The case has been among a series of attempts by Republicans to delay President-elect Joe Biden’s win in key states and hand an Electoral College victory to President Donald Trump, by blocking or overriding popular vote results.
“It would be an unprecedented exercise of judicial activism for this Court to stop the certification process of the Wayne County Board of Canvassers,” wrote Chief Judge Timothy Kenny.
Attorney David Fink, representing Detroit, said at a hearing Wednesday that blocking the finalization of Michigan’s votes would either knock the state out of the Electoral College, kicking the selection of the president to the US House of Representatives, or would allow the Republican-held state legislature to try to seat its own slate of electors.

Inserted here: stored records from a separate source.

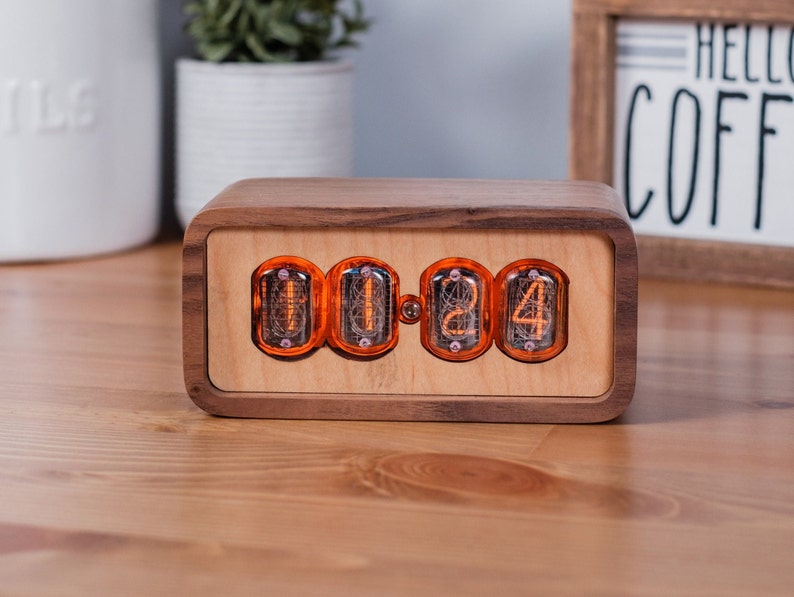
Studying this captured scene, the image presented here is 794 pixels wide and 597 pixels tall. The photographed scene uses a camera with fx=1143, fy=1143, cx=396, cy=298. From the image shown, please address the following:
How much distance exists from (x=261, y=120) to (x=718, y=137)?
1.88 feet

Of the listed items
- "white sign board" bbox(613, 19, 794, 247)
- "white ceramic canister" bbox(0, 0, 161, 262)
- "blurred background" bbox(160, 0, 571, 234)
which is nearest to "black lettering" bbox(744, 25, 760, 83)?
"white sign board" bbox(613, 19, 794, 247)

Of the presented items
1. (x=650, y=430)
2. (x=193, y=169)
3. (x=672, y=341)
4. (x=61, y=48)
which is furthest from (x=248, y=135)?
(x=650, y=430)

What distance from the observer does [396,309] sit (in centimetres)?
89

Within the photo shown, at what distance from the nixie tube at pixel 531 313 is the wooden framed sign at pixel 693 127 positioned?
53cm

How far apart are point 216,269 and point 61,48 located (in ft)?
2.20

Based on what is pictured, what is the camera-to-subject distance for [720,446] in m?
0.86

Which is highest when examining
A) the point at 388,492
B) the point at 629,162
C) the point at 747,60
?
the point at 747,60

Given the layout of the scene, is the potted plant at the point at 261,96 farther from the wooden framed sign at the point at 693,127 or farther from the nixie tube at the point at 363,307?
the nixie tube at the point at 363,307

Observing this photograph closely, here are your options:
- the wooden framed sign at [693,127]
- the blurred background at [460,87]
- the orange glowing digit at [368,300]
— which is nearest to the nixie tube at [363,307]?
the orange glowing digit at [368,300]

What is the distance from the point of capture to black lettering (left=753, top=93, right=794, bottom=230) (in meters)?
1.31

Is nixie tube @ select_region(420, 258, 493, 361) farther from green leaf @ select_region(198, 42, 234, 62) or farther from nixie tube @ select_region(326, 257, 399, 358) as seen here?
green leaf @ select_region(198, 42, 234, 62)

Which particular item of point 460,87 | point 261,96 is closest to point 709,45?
point 460,87

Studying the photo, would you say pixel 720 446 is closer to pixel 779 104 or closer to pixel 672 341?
pixel 672 341

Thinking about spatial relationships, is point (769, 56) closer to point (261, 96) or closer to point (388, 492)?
point (261, 96)
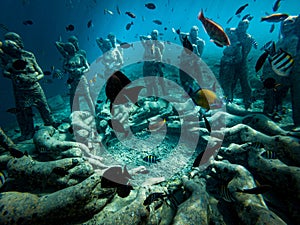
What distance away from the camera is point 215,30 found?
253 centimetres

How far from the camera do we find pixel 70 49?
8266 mm

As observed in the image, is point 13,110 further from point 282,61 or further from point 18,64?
point 282,61

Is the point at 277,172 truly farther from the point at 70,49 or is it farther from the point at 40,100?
the point at 70,49

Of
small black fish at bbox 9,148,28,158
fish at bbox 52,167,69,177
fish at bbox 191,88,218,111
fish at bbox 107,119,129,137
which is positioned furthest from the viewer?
fish at bbox 107,119,129,137

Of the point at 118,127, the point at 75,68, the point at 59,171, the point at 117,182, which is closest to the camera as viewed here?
the point at 117,182

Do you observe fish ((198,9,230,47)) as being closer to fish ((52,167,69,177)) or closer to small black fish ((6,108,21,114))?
fish ((52,167,69,177))

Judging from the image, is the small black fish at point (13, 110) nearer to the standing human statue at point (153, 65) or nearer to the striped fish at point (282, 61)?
the standing human statue at point (153, 65)

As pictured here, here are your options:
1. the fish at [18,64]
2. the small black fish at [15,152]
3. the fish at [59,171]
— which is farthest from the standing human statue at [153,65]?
the small black fish at [15,152]

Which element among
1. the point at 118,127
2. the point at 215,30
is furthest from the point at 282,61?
the point at 118,127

Earlier this month, Judge Kenny also denied a request in a similar lawsuit to stop the certification of election results in Detroit, noting there was no evidence that oversight procedures had not been followed.
CNN has projected Biden as the winner of the state by almost 3% over Trump, with nearly a 150,000 vote lead.
The Trump campaign has a separate lawsuit open in federal court that makes a similar attempt to slow down the certification of the state’s vote for Biden. That case is in its earliest stage.
Appeals court rejects Pennsylvania mail-in ballot challenge
The issue of the legality of those ballots was already at the US Supreme Court — and still is there — but Jim Bognet and voters had added to the effort in their own federal case that challenged those ballots.
The 3rd US Circuit Court of Appeals decided the voters and Bognet, who lost his race in Pennsylvania’s 8th Congressional District, didn’t have the ability to sue and had gone to court too close to the election, rejecting their case. The appellate decision was in line with the lower court’s ruling in the case.
The ruling on Friday also appears to block voters from making broad, theoretical claims under the Equal Protection Clause of the Constitution about the possible dilution of their votes.
Lawyers representing Republicans in other weak suits since Election Day have tried to make similar constitutional arguments to block Biden’s win in several states, including Pennsylvania.
This story has been updated with the Pennsylvania ruling.